Excerpt>
☆ ☆ ☆ ☆ ☆ ☆ ☆
However, life is about more than just the hours that are spent in work, and how an employer supports those other life challenges can be a major help.

Family-friendly benefits

Several companies have been launching new benefits and policies that help families and those trying to have children.

Job site Indeed announced a new ‘family forming’ benefit package earlier this year, which is designed to provide employees with family planning and fertility-related assistance.

The programme includes access to virtual care and a network of providers who can guide employees through their family-forming journey.

Vodafone Ireland introduced a new fertility and pregnancy policy in February 2022 that includes extended leave for pregnancy loss, fertility treatment and surrogacy.

And as of the beginning of 2022, Pinterest employees around the world started receiving a host of new parental benefits, including a minimum of 20 weeks’ parental leave, monetary assistance of up to $10,000 or local equivalent for adoptive parents, and four weeks of paid leave to employees who experience a loss through miscarriage at any point in a pregnancy.

Helping those experiencing domestic abuse

There are also ways to support employees going through a difficult time. Bank of Ireland introduced a domestic abuse leave policy earlier this year, which provides a range of supports to colleagues who may be experiencing domestic abuse.
☆ ☆ ☆ ☆ ☆ ☆ ☆
Required action 1> Can you rewrite the passage on employer benefits between "Helping those experiencing" and "experiencing domestic abuse.", inclusive, with "colleagues" changed to "staff members"?
Required action 2> Could you carry the article on workplace family and domestic abuse supports forward, starting right after its final sentence?

Provided data>
☆ ☆ ☆ ☆ ☆ ☆ ☆
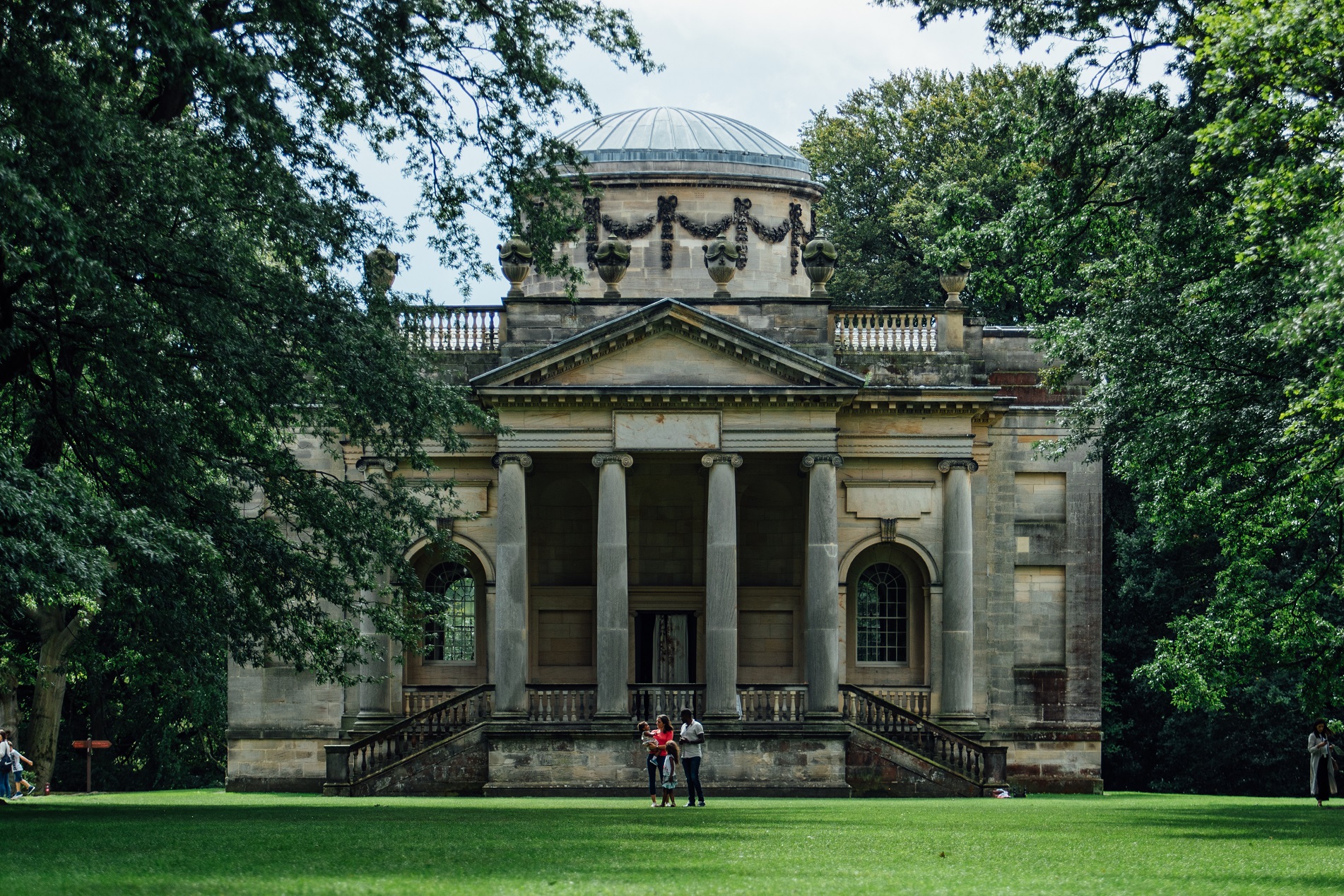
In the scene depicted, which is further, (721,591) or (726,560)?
(726,560)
☆ ☆ ☆ ☆ ☆ ☆ ☆
Expected answer 1>
Helping those experiencing domestic abuse

There are also ways to support employees going through a difficult time. Bank of Ireland introduced a domestic abuse leave policy earlier this year, which provides a range of supports to staff members who may be experiencing domestic abuse.

Expected answer 2>
Under the policy, the bank will provide both financial and non-financial support to colleagues, such as paid leave and flexibility with the work environment or schedule.

In emergency situations where an employee needs to immediately leave an abusive partner, the bank will help through paid emergency hotel accommodation or a salary advance.

In partnership with Women’s Aid, the company is also rolling out training to colleagues to help recognise the symptoms of abuse and provide guidance on how to take appropriate action.

Commenting on the policy, Women’s Aid CEO Sarah Benson said employers who implement policies and procedures for employees subjected to domestic abuse can help reduce the risk of survivors giving up work and increase “feelings of solidarity and support at a time when they may feel completely isolated and alone”.

A menopause policy

In 2021, Vodafone created a policy to support workers after a survey it commissioned revealed that nearly two-thirds of women who experienced menopause symptoms said it impacted them at work. A third of those who had symptoms also said they hid this at work. Half of those surveyed felt there is a stigma around talking about menopause, which is something Vodafone is seeking to combat through education for all staff.

Speaking to SiliconRepublic.com last year, Vodafone Ireland CEO Anne O’Leary said the company would roll out a training and awareness programme to all employees globally, including a toolkit to improve their understanding of menopause and provide guidance on how to support employees, colleagues and family members.

In Ireland, Vodafone employees are able to avail of leave for sickness and medical treatment, flexible working hours and additional care through the company’s employee assistance programme when going through the menopause.

Support hub for migrants

There are also initiatives to help people get their foot on the employment ladder.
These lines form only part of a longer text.